The Guidelines’ second draft offers welcome changes in the wake of a life-changing pandemic. It acknowledges the changes brought by technology, and affirms the need to support library users where they are and how they are. As diversity, equity, and inclusion initiatives proliferate among multiple industries, these Guidelines embrace their existence and importance of interacting with users and providing services they need in a manner that results in them feeling satisfied, understood, and supported.

My understanding of the removal of distinctions between ‘librarians’ and library staff with the use of the term ‘library worker’ is that it helps break-down barriers and acknowledges that a wide number of library employees help users. However, the distinction of librarians as professionals as part of the team that serves users is important to acknowledge in this document and that distinction isn’t there. It is, perhaps, a distinction I feel more keenly as I work in a specialized library. With the challenges librarians are facing today, I think it is important for members of the public to understand the level of expertise they are receiving when they interact with a librarian.
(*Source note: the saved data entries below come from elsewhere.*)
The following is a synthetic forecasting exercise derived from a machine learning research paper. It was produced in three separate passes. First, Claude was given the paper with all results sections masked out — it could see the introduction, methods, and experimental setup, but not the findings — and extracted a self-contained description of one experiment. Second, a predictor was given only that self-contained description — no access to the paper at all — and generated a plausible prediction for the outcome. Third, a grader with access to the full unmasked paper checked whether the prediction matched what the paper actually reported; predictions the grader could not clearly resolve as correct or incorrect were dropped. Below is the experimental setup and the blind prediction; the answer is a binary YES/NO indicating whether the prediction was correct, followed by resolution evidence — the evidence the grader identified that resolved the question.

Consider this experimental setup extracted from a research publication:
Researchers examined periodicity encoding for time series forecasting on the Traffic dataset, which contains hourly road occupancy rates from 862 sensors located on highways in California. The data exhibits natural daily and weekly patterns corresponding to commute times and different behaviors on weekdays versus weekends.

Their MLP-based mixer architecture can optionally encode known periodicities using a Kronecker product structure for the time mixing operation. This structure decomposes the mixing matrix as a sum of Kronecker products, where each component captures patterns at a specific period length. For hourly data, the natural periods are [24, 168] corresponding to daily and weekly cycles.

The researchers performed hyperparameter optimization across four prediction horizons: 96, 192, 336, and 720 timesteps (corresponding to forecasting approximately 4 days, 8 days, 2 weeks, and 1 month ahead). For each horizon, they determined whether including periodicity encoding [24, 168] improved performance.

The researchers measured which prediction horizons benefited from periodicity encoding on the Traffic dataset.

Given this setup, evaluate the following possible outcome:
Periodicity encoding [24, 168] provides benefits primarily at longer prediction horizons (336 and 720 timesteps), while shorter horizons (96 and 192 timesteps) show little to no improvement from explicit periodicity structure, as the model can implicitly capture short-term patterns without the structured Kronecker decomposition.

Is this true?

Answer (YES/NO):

I also think distinctions should be made within different kinds of virtual interactions. Twitter, for example, has a character limit whereas sending an email with an attachment is completely different. I do not know if making those distinctions is within the scope of this document, however. Having an in-person user is different than having someone on the phone or on chat. Library workers must ‘check-in’ with virtual users so they know the library worker is still ‘there’ while the in-person user has the sensory inputs of staff ‘thereness.’ It is, in my opinion, an important distinction to make. This is but one consideration, but by bringing it up, I hope to inspire more dialogue regarding these exciting venues for reaching users where they are.

As I look ahead to the next phase and future finalization of the Guidelines, I think about how libraries and librarians have changed and have adapted. The pandemic made inequalities and  differing needs of readers more visible. Libraries are not just about books anymore, they are about serving patrons in an increasingly digitally focused world. The Guidelines show an awareness of the virtual world and its impact on librarianship.